4  Interaction Environment

As a kid of the 90s, reading about a new editor or fancy shell coming out triggers playing Inspector Gadget’s tune in my head. To invest a few fun hours into exploring a new tool that might save me a split second or two in processes that I run a hundred times daily may not always pay off by the hour even in a lifetime of programming, but is totally worth it in most cases - at least to me. Repetitive work is tiring and error-prone, adds to cognitive workload, and shifts focus away from hard-to-tackle puzzles.

That being said, I am nowhere near the vim aficionados whose jaw-dropping editing speed probably takes 1000s of hours to master and configure, and would not advise overengineering setting up your environment. Like often, finding a personal middle ground between feeling totally uncomfortable outside graphical user interfaces and editing code at a 100 words per minute pace is key.

Wizard or Carpenter? Aiming at solid mastery of your toolset is sufficient to become happy with programming approach to analytics.

Most likely, investing in an initial setup of a solid editor plus some basic terminal workflows are a good starting point that can be revisited every once in a while, e.g., when we start a larger new project. What editor you will center your environment around will depend a lot on the programming language you chose. Yet, it also depends on your personal preference of how much investment, support and supportive features you want. The following features / criteria are likely the most influential when composing a programming environment for statistical computing:

4.1 Integrated Development Environments (IDE)

While some prefer lightning fast editors such as Sublime Text that are easy to customize but rather basic out-of-the-box, IDEs are the right choice for most people.

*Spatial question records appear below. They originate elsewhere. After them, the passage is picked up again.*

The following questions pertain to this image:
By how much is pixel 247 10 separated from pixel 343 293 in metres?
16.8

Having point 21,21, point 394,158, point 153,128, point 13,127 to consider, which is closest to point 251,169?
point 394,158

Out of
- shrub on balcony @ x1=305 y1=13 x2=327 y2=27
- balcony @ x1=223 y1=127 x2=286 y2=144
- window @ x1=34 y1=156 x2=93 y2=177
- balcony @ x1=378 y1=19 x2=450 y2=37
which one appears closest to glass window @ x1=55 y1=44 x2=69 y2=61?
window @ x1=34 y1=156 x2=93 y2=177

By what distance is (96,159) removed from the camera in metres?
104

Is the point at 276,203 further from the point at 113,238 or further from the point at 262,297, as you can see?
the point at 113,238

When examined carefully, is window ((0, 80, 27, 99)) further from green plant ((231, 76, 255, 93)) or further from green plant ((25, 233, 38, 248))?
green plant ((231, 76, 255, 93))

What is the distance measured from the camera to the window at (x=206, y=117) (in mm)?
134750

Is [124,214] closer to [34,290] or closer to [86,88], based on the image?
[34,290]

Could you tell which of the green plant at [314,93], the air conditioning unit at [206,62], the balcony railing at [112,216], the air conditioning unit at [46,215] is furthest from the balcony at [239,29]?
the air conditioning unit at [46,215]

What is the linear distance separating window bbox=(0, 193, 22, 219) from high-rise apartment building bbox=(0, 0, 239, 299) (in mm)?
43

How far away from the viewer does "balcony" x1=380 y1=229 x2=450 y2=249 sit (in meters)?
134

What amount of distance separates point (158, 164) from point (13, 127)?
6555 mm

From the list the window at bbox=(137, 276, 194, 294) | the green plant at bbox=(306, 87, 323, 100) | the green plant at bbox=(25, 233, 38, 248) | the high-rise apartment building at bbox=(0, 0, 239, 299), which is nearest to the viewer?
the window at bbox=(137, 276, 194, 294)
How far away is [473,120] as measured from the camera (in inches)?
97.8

In other words, it’s certainly possible to move a five-person family into a new home by public transport, but it is not convenient. The same holds for (plain) text editors in programming. You can use them, but most people would prefer an Integrated Development Environment (IDE) just like they prefer to use a truck when they move. IDEs are tailored to the needs and idiosyncrasies of a language, some working with plugins and covering multiple languages. Others have a specific focus on a single language or a group of languages.

The below sections will focus on data science’ most popular editors, namely Visual Studio Code and RStudio. Hence, I would like to mention at least some IDE juggernauts here, for the reader looking or alternatives: Eclipse (mostly Java but tons of plugins for other languages), or JetBrains’ IntelliJ (Java) and PyCharm (Python).

4.1.1 RStudio

Posit’s RStudio has become the default environment for most R people and those who mostly use R but C or Python and Markdown in addition. The open source version ships for free as RStudio Desktop and RStudio Server Open Source. In addition, the creators of RStudio offer commercially supported versions of both the desktop and server version (Posit Workbench). If you want your environment to essentially look like the environment of your peers, RStudio is a good choice. To have the same visual image in mind can be very helpful in workshops, coaching or teaching.

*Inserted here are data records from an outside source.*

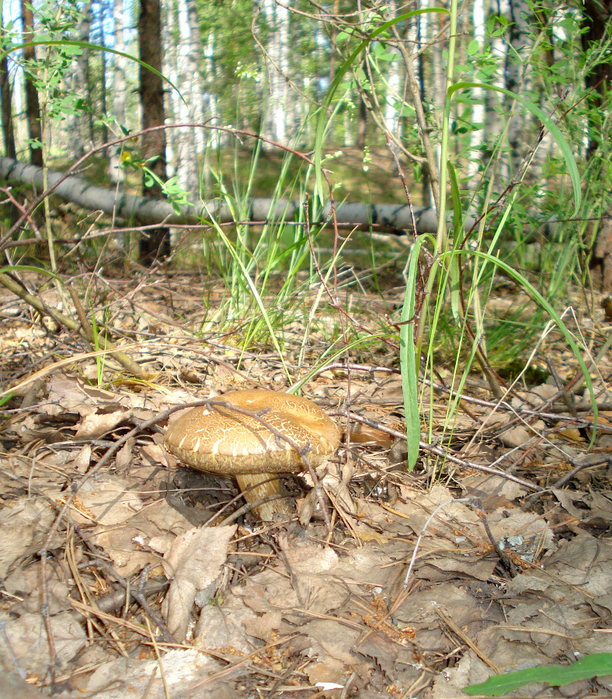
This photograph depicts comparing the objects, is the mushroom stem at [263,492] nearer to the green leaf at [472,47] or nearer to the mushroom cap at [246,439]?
the mushroom cap at [246,439]

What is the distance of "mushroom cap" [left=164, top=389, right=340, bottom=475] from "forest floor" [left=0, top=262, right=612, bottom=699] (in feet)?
0.74

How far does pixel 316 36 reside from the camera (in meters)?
17.7

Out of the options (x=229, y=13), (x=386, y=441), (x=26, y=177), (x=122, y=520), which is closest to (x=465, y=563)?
(x=386, y=441)

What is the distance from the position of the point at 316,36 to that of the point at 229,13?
126 inches

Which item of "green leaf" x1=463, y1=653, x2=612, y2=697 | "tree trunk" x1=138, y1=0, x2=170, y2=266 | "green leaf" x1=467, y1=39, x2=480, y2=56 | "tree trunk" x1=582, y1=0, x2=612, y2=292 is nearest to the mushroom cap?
"green leaf" x1=463, y1=653, x2=612, y2=697

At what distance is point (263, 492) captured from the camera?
1.60 meters

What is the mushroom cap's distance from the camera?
4.28ft

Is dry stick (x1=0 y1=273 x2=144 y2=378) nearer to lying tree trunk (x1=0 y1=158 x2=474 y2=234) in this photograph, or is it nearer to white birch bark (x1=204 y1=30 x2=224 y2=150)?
white birch bark (x1=204 y1=30 x2=224 y2=150)

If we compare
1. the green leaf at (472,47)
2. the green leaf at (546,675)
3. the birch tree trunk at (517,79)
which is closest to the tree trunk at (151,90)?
the birch tree trunk at (517,79)

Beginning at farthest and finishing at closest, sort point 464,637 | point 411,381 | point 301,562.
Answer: point 301,562, point 411,381, point 464,637

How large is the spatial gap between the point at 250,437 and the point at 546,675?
84 cm

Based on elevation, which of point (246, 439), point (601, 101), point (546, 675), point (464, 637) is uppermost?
point (601, 101)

RStudio has 4 control panes which the user can fill with a different functionality like script editor, R console, terminal, file explorer, environment explorer, test suite, build suite and many others. I advise newcomers to change the default to have the script editor and the console next to each other (instead of below each other). That is because (at least in the Western world) we read from left to right and send source code from left to right to execute it in the console. Combine this practice with the run selection shortcut (cmd+enter or ctrl+enter on a PC) and you have gained substantial efficiency compared to leaving your keyboard, reaching for your mouse and finding the right button. In addition, this workflow should allow you to see larger chunks1 of your code as well as your output.

Explore Extensions

  • explore addins

  • explore the API

Favorite Shortcuts

  • use cmd+enter (ctrl+enter on PCs) to send selected code from the script window (on the left) to the console (on the right)

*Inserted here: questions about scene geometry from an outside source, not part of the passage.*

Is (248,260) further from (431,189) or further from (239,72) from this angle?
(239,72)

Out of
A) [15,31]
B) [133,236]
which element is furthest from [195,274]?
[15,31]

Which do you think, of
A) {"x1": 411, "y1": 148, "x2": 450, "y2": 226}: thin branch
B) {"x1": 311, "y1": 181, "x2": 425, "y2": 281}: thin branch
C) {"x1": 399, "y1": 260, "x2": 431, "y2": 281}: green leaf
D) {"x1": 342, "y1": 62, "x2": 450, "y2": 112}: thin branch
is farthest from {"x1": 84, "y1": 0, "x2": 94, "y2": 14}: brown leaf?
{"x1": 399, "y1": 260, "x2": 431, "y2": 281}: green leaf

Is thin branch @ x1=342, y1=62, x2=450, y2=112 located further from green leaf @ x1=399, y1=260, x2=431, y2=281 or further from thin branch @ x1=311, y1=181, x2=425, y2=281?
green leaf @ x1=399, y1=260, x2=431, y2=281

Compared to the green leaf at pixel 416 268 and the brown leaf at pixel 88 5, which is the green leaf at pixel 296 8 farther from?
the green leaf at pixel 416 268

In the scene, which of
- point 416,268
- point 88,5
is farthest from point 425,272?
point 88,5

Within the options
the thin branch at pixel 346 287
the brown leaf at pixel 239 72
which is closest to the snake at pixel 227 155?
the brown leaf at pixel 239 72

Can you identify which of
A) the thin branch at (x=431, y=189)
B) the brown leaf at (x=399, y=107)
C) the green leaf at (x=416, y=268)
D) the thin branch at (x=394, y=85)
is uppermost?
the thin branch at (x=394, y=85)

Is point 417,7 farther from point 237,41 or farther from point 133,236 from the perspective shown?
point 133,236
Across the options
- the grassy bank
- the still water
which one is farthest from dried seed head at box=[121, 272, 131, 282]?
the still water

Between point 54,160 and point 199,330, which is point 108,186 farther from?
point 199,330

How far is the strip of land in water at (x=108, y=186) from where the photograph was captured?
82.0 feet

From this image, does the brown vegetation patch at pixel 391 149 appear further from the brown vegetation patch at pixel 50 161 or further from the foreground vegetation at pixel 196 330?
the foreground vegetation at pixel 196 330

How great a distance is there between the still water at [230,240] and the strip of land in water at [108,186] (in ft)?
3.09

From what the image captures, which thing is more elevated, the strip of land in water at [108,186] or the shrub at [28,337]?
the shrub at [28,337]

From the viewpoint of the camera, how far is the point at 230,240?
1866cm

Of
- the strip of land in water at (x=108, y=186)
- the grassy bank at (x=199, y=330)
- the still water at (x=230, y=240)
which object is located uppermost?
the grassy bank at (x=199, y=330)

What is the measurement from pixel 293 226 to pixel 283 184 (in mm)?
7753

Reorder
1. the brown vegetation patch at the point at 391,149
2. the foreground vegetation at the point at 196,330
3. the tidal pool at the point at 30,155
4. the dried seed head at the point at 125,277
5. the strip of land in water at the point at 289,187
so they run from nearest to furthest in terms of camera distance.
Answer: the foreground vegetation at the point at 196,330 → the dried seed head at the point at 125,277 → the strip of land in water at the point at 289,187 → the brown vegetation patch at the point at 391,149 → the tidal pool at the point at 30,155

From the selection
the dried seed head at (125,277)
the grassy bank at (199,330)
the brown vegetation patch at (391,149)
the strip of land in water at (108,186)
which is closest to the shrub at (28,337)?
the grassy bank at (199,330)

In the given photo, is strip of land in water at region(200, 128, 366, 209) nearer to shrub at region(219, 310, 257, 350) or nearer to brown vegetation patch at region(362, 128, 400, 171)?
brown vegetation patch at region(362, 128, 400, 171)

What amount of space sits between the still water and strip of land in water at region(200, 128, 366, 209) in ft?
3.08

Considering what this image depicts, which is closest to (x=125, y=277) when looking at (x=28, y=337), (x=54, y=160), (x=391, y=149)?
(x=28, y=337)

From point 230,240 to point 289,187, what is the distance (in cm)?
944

  • cmd+shift+option+R, while the cursor is within a function’s body (create a roxygen documentation skeleton)

  • use ctrl 1,2 to switch between console and script pane.

Pitfalls

  • You may stumble over RStudio’s defaults, such storing your global environment on exit and thus resurrecting long forgotten objects impacting your next experiment through, e.g., lexical scoping.
  • RStudio’s git integration abstracts git essentials away, so it hampers understanding what’s going on.
  • below vs beyond

For R, the Open Source Edition of R Studio Desktop is the right choice for most people. (If you are working in a team, R Studio’s server version is great. It allows having a centrally managed server which clients can use through their web browser without even installing R and R Studio locally.) R Studio has solid support for a few other languages often used together with R, plus it’s customizable. The French premier thinkR Colin_Fay gave a nice tutorial on Hacking R Studio at the useR! 2019 conference.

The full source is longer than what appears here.